Probabilistic Machine Learning: Advanced Topics (Supplementary Material)

Kevin Murphy · 2025

Supplementary Material for "Probabilistic Machine Learning: Advanced Topics"

Authors: Kevin Murphy Year: 2025 Tags: probabilistic-machine-learning, bayesian-inference, graphical-models, variational-inference, concept-learning, textbook-reference

TL;DR

Extended appendix material for Murphy's Probabilistic Machine Learning: Advanced Topics [Mur23], providing worked derivations, additional examples, and deeper treatments of topics omitted from the main text due to space. Spans fundamentals through decision-making across 36 chapters. Author explicitly flags reduced quality control relative to the main book.

First pass — the five C's

Category. Supplementary textbook material (worked examples, extended derivations, and application vignettes); not a research paper.

Context. Companion to Murphy [Mur23]. The portion provided builds on Tenenbaum [Ten99] for Bayesian concept learning, Griffiths & Tenenbaum [GT06] for cognitive prediction experiments with domain-appropriate priors, and Brin & Page [BL06] for PageRank as a Markov-chain application.

Correctness. Load-bearing assumptions in the visible content: (1) strong sampling assumption — examples drawn uniformly at random from concept extension; (2) Jeffreys uninformative priors for sensor-precision integration; (3) independence of x and y sensor measurements given z. All three are explicitly named. Assumption (1) is the most contestable in realistic settings.

Contributions. - Closed-form derivation of a bimodal posterior for sensor fusion when measurement precisions are unknown and integrated out (rather than estimated by MLE plug-in). - Numerical worked example of the number game illustrating that the likelihood ratio of h_two vs. h_even reaches ~5000:1 after four examples, formalizing Occam's razor via the size principle. - Closed-form posterior predictive p(y|D) for the healthy-levels rectangle game and analytic posterior median T_M = 2^(1/γ)·t under a power-law prior. - Compact unified treatment of PageRank as stationary-distribution computation, including the rank-1 sparse decomposition M = pGD + 1z^T and convergence (13 iterations on a 500-node harvard.edu subgraph).

Clarity. Generally clear and pedagogically sequenced; the author's own caveat ("caveat lector — some sections have not been checked as carefully as the main book") is the most important quality warning.
-*-
PROMPT A:
Answer these questions about the review of the probabilistic machine learning supplement, one per line:
(i) How many chapters does the supplementary material span?
(ii) Which of the three named assumptions does the review call the most contestable in realistic settings?
(iii) In how many iterations, and on what graph, does the PageRank example converge?
PROMPT B:
List every tag given for the probabilistic machine learning supplement in its review.
PROMPT C:
Carry on the review of the probabilistic machine learning supplement from its last sentence.
The lines that come next bear no relation to the review above.

SOURCE MATERIAL:
-*-
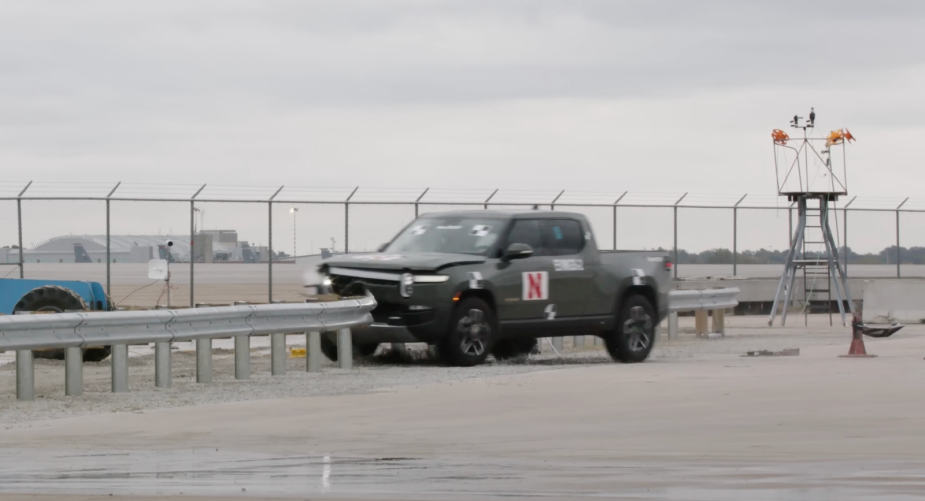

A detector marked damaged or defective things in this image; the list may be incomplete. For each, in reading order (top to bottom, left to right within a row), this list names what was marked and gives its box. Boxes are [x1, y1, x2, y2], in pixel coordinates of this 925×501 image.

bent guardrail rail [1, 294, 376, 400]
bent guardrail rail [668, 290, 740, 340]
-*-
WRITTEN RESPONSE A:
(i) 36 chapters.
(ii) The strong sampling assumption: examples drawn uniformly at random from the concept extension.
(iii) 13 iterations, on a 500-node harvard.edu subgraph.

WRITTEN RESPONSE B:
probabilistic-machine-learning, bayesian-inference, graphical-models, variational-inference, concept-learning, textbook-reference

WRITTEN RESPONSE C:
Second pass — content

Main thrust: In each worked example, a fully Bayesian treatment that integrates over uncertainty produces qualitatively different (less overconfident, sometimes multimodal) results compared to plug-in MLE/MAP approximations, particularly in small-data regimes; the supplement provides the derivations and numerics that the main text omits.

Supporting evidence: - Sensor fusion (N=2 per sensor): plug-in posterior is unimodal N(z|1.5788, 0.0798); exact Bayesian posterior is bimodal with modes near x̄=1.5 and ȳ=3.5, reflecting irreducible ambiguity about which sensor is reliable. - Number game: p(D|h_two) = (1/6)^4 = 7.7×10⁻⁴ vs. p(D|h_even) = (1/50)^4 = 1.6×10⁻⁷, a likelihood ratio of ~5000:1 favoring powers-of-two after D={16,8,2,64}. - PageRank on 6-node toy graph: π = (0.3209, 0.1706, 0.1065, 0.1368, 0.0643, 0.2008); power method converges in 13 iterations on 500-node harvard.edu subgraph from a uniform initialization. - Power-law prior: posterior median T_M = 2^(1/γ)·t analytically; at the empirically fitted γ for movie grosses, predicts total gross ≈ 1.5× observed-to-date. - Healthy-levels predictive: p(y|D) = [1/((1+d(y₁)/r₁)(1+d(y₂)/r₂))]^(N−1); undefined at N=1 without a stronger prior.

Figures & tables: Figures 2.1–3.8 carry the argument in the visible content. Axes are labeled with values in the text but axis labels on the actual figure images cannot be confirmed from the provided text alone. No error bars or confidence intervals appear in any figure in the provided excerpt (results are either analytical or exact posteriors). No statistical significance testing is reported, nor is it needed given the analytic/pedagogical nature. Figure 3.7 reproduces empirical human-subject median predictions as dots against Bayesian model predictions as solid lines — no uncertainty on the human data is shown.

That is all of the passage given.